Danaher (DHR 0.98%) reported its second-quarter 2025 results on July 22, 2025, with sales of $5.9 billion and core revenue growth of 1.5% year over year. Adjusted diluted EPS grew 5% to $1.80, free cash flow hit $1.1 billion, and management raised full-year adjusted diluted net EPS guidance to $7.70–$7.80. The call addressed the company's CFO succession plan, sector-specific momentum, and notable tariff and China headwinds, and reaffirmed a high single-digit percentage long-term core growth outlook for bioprocessing.
Bioprocessing growth accelerates for DHR
Danaher’s biotechnology segment, anchored by its $6 billion bioprocessing business, reported 6% core revenue growth, led by low double-digit percentage consumables growth and robust order trends, particularly from large pharma contract manufacturers. Although equipment sales declined and global trade volatility suppressed larger-scale capital decisions, bioprocessing’s profitability in the first half of 2025 was strong.
"Consumables continued to lead the way globally with low double-digit growth in consumables really driven by commercial demand in large pharma CDMO customers. … Now, equipment remains below those historical trends, with funnels improving. … Now, overall, our book-to-bill was consistent with prior quarters and around one, with some lumpiness in equipment orders. And overall orders activity in the first half and second quarter are fully supportive of a high single-digit core growth in the second half."
— Rainer Blair, President & CEO
Sustained high growth in consumables, despite capital spending pauses, significantly enhances Danaher’s recurring revenue visibility. This secures the bioprocessing franchise’s role as the company’s primary long-term growth driver.
DHR mitigates tariff headwinds, neutralizing risk
Management indicated current direct tariff exposure has dropped to “a couple hundred million dollars,” said Blair, down from prior estimates of $350 million, largely through strategic internal supply chain adjustments and flexibility in charging customers. The company continues to offset tariff headwinds on China-originating goods, and credits its ability to reconfigure operations and purchasing pathways for minimizing net financial impact.

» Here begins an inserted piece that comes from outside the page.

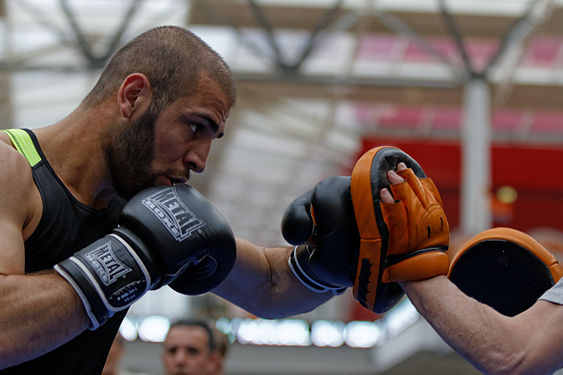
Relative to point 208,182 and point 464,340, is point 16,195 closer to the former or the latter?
point 464,340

"As far as, you know, kind of China and the tariff there, you know, we've got a lot of different things that we can do, both internally that we have control over and then also other levers that were available to us within the quarter that we're able to use to effectively, you know, not have to charge our customers in tariff. And so we took advantage of those levers. And so, therefore, from our perspective, as we've always said, we plan on offsetting all the tariffs, and we only plan on offsetting them. If we have to pay it, we will try and pass that along somehow, some way. But if we don't pay it, we're not going to try and pass it off. So that was a net neutral event for us in China."
— Matt McGrew, CFO
This reinforces Danaher’s ability to deliver stable margins and protect free cash flow in unpredictable environments.
DHR leverages high recurring revenue for resilience
The business model’s structural resilience is highlighted by consumables and service revenue representing more than 80% of sales, with the majority of consumables embedded in regulated manufacturing processes and tied to installed equipment. This dynamic underpins cash-flow strength.
"Our businesses share a common set of relatively durable, high-recurring-revenue business models, with the majority of our revenues being consumables that are specified into regulated manufacturing processes or specific to the equipment that we supply. On top of this, our strong balance sheet and free cash flow generation positions us well to further enhance our portfolio going forward."
— Rainer Blair, President & CEO
The combination of high recurring revenue, robust cash generation, and reinvestment capacity positions Danaher for continued portfolio enhancement.
Looking Ahead
Management reaffirmed 2025 core revenue growth guidance of approximately 3% for the full year, with core growth in the low single-digit percentage range expected for Q3 2025 and an adjusted operating profit margin of approximately 25.5%. Full-year adjusted diluted net EPS guidance was raised to $7.70–$7.80, up from the prior $7.60–$7.75. Early color for 2026 will be provided on the October earnings call; there was no new formal long-term multiyear guidance issued in this transcript.